TASKS TO COMPLETE:
(1) From the disco film review, reproduce the passage starting at "According to one" and ending at "for related links.".
(2) Turn the paragraph of the disco film review that begins "According to one of Whit Stillman's genteel boogiers" into a short bulleted list that keeps its main facts.

QUOTED PASSAGE:
Disco talks

In Stillman's nightclub, the beat is turned down and the chatter turned up.

According to one of Whit Stillman’s genteel boogiers, disco “is everything I’ve ever dreamed of: cocktails, dancing, conversation, exchange of points of view.” Turns out disco is a Cary Grant movie! And here we thought it was heaving half-naked bodies, red-nosed trips to the restroom, and lots and lots of Eurotrash. In The Last Days of Disco, the mirror ball spins above typically Stillmanesque characters—romantic, brainy, overly analytical. These kids don’t holler, “Boom, boom, boom, let’s go back to my room.” Instead, they proclaim, “I am a loyal adherent to the disco movement.”


The Last Days of Disco

directed by Whit Stillman, starring Chris Eigeman, Kate Beckinsale, Chloe Sevigny. Now playing at Seven Gables

See end of article for related links.

DATA SEGMENT:
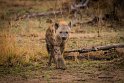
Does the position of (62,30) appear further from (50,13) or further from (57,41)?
(50,13)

IN RESPONSE:
(1)
According to one of Whit Stillman’s genteel boogiers, disco “is everything I’ve ever dreamed of: cocktails, dancing, conversation, exchange of points of view.” Turns out disco is a Cary Grant movie! And here we thought it was heaving half-naked bodies, red-nosed trips to the restroom, and lots and lots of Eurotrash. In The Last Days of Disco, the mirror ball spins above typically Stillmanesque characters—romantic, brainy, overly analytical. These kids don’t holler, “Boom, boom, boom, let’s go back to my room.” Instead, they proclaim, “I am a loyal adherent to the disco movement.”


The Last Days of Disco

directed by Whit Stillman, starring Chris Eigeman, Kate Beckinsale, Chloe Sevigny. Now playing at Seven Gables

See end of article for related links.

(2)
- One of Whit Stillman's genteel characters calls disco "everything I've ever dreamed of": cocktails, dancing, conversation, and exchanging points of view, which makes it sound like a Cary Grant movie.
- The writer had pictured disco as heaving half-naked bodies, red-nosed trips to the restroom, and lots of Eurotrash.
- In The Last Days of Disco, the characters are typical of Stillman: romantic, brainy, and overly analytical.
- Instead of hollering "Boom, boom, boom, let's go back to my room," they proclaim themselves loyal adherents to the disco movement.